* Work required
Copy the records exactly, leaving out every picture.

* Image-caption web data
####################
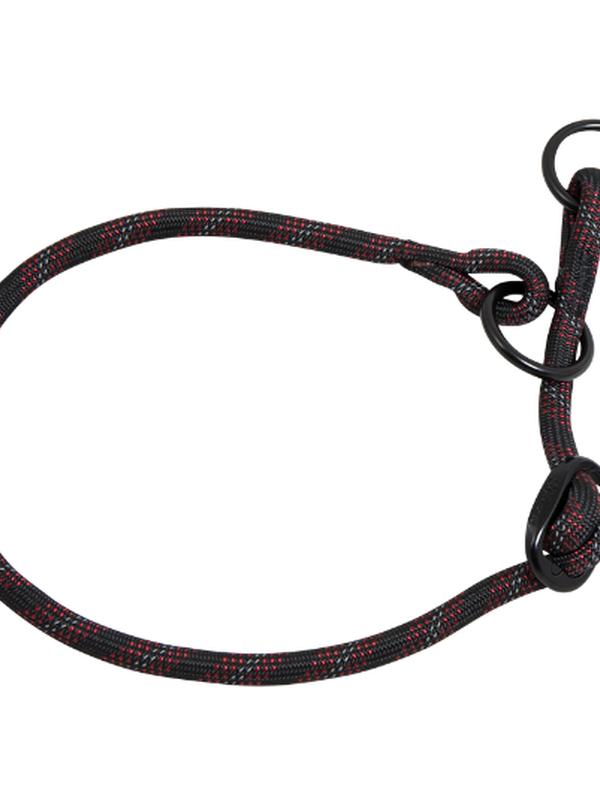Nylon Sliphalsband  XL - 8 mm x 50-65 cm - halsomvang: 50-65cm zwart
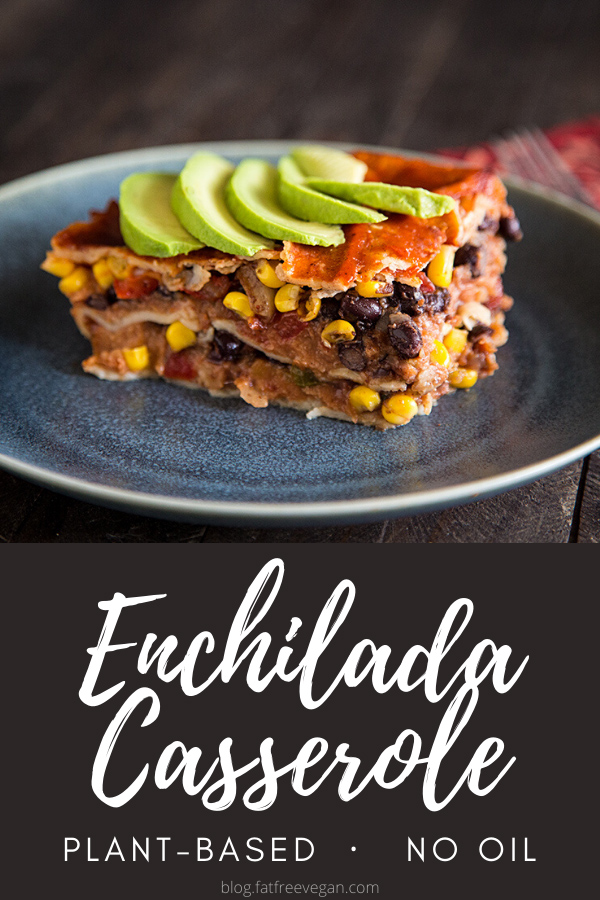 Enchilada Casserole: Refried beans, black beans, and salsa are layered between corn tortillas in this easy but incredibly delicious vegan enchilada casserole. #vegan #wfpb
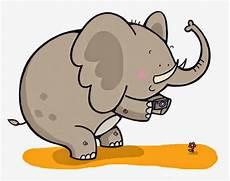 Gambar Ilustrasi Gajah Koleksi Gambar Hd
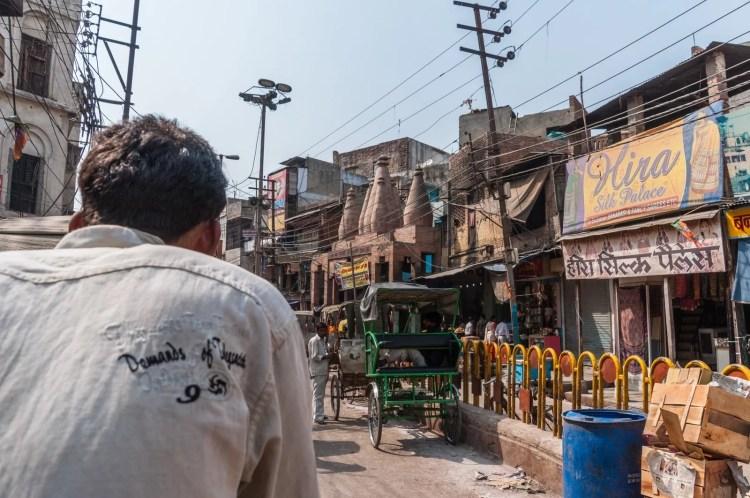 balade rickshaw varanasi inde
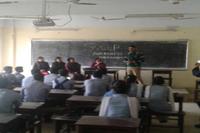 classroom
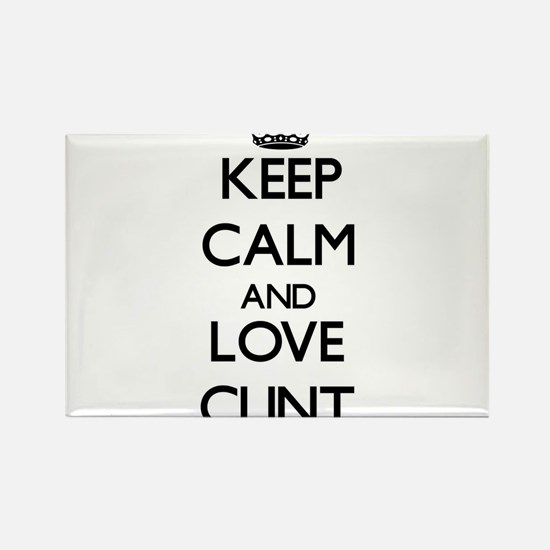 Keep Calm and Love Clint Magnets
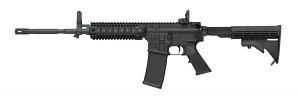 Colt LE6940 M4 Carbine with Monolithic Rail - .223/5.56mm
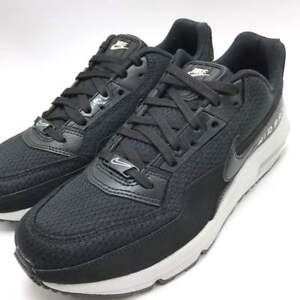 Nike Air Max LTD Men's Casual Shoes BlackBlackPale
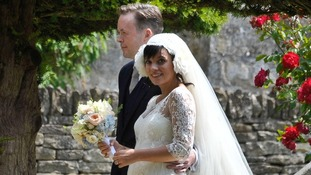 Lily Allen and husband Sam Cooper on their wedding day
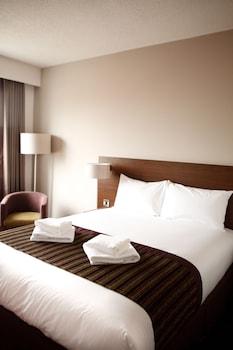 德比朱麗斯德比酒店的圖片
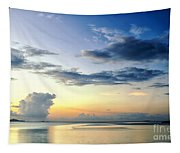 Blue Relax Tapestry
####################
* Task response
Nylon Sliphalsband  XL - 8 mm x 50-65 cm - halsomvang: 50-65cm zwart
 Enchilada Casserole: Refried beans, black beans, and salsa are layered between corn tortillas in this easy but incredibly delicious vegan enchilada casserole. #vegan #wfpb
 Gambar Ilustrasi Gajah Koleksi Gambar Hd
 balade rickshaw varanasi inde
 classroom
 Keep Calm and Love Clint Magnets
 Colt LE6940 M4 Carbine with Monolithic Rail - .223/5.56mm
 Nike Air Max LTD Men's Casual Shoes BlackBlackPale
 Lily Allen and husband Sam Cooper on their wedding day
 德比朱麗斯德比酒店的圖片
 Blue Relax Tapestry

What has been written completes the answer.